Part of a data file
◆ ◆ ◆ ◆ ◆ ◆ ◆

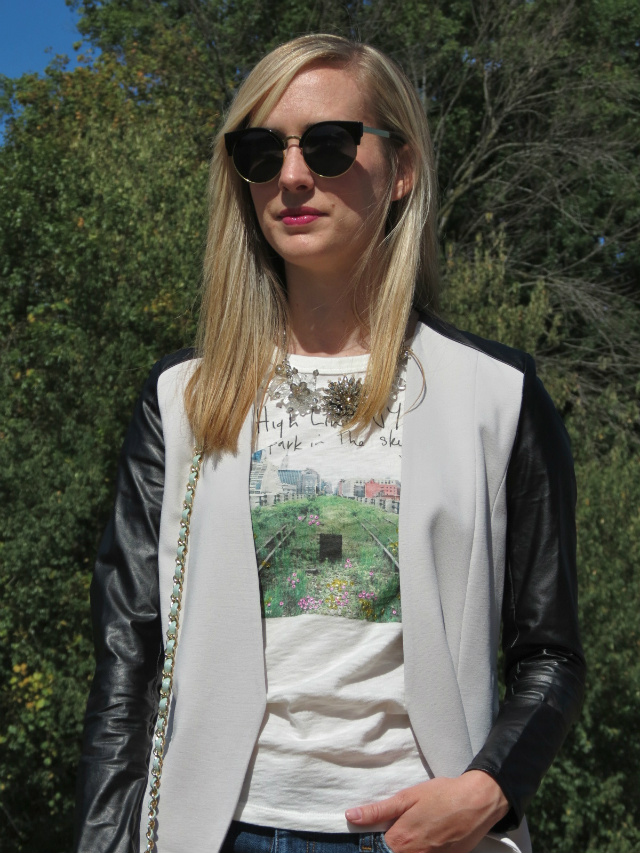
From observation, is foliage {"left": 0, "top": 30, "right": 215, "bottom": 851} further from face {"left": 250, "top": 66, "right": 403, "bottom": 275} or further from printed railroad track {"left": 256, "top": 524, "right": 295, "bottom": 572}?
printed railroad track {"left": 256, "top": 524, "right": 295, "bottom": 572}

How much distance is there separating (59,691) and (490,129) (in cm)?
1204

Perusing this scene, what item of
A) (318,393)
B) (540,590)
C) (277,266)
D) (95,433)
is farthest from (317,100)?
(95,433)

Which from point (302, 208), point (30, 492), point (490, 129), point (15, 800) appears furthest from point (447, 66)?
point (302, 208)

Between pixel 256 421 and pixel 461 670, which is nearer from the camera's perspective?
pixel 461 670

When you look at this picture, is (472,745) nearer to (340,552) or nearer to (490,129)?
(340,552)

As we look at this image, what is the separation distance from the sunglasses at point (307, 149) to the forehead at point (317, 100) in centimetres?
3

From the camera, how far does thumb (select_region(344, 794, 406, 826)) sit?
146cm

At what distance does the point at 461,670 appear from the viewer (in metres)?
1.57

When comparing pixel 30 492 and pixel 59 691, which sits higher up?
pixel 30 492

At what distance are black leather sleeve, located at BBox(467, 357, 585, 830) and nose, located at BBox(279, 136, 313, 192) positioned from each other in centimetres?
56

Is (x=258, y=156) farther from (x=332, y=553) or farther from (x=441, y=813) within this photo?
(x=441, y=813)

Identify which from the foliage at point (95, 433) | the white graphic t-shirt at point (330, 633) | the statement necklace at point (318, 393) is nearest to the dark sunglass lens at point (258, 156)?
the statement necklace at point (318, 393)

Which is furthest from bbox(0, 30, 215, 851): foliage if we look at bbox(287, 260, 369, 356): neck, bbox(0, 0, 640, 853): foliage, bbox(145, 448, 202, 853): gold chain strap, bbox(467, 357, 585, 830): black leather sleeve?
bbox(467, 357, 585, 830): black leather sleeve

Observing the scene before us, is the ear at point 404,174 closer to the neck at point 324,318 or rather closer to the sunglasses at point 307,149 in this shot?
the sunglasses at point 307,149
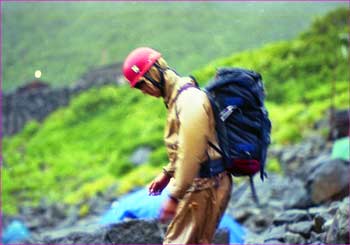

◆ ◆ ◆ ◆ ◆ ◆ ◆

= DIRECTIVE =
Retype all of the lines above word for word, omitting the pictures.

= ANSWER TO THE EXERCISE =
From observation, is foliage {"left": 0, "top": 30, "right": 215, "bottom": 851} further from face {"left": 250, "top": 66, "right": 403, "bottom": 275} or further from printed railroad track {"left": 256, "top": 524, "right": 295, "bottom": 572}?
printed railroad track {"left": 256, "top": 524, "right": 295, "bottom": 572}

How much distance is there separating (59,691) and (490,129) (in cm)?
1204

Perusing this scene, what item of
A) (318,393)
B) (540,590)
C) (277,266)
D) (95,433)
is farthest from (317,100)?
(95,433)

Which from point (302, 208), point (30, 492), point (490, 129), point (15, 800) appears furthest from point (447, 66)?
point (302, 208)

Between pixel 256 421 and pixel 461 670, which is nearer from the camera's perspective?
pixel 461 670

When you look at this picture, is (472,745) nearer to (340,552) or nearer to (490,129)?
(340,552)

As we look at this image, what is the separation distance from the sunglasses at point (307, 149) to the forehead at point (317, 100) in centimetres?
3

From the camera, how far does thumb (select_region(344, 794, 406, 826)) sit?
146cm

At what distance does the point at 461,670 appear from the viewer (in metres)?
1.57

When comparing pixel 30 492 and pixel 59 691, which sits higher up?
pixel 30 492

At what distance are black leather sleeve, located at BBox(467, 357, 585, 830) and nose, located at BBox(279, 136, 313, 192) positioned from each other in centimetres?
56

Is (x=258, y=156) farther from (x=332, y=553) or farther from (x=441, y=813) within this photo?
(x=441, y=813)

Identify which from the foliage at point (95, 433) | the white graphic t-shirt at point (330, 633) | the statement necklace at point (318, 393) is nearest to the dark sunglass lens at point (258, 156)?
the statement necklace at point (318, 393)

Which is furthest from bbox(0, 30, 215, 851): foliage if we look at bbox(287, 260, 369, 356): neck, bbox(0, 0, 640, 853): foliage, bbox(145, 448, 202, 853): gold chain strap, bbox(467, 357, 585, 830): black leather sleeve?
bbox(467, 357, 585, 830): black leather sleeve

Observing the scene before us, is the ear at point 404,174 closer to the neck at point 324,318 or rather closer to the sunglasses at point 307,149 in this shot?
the sunglasses at point 307,149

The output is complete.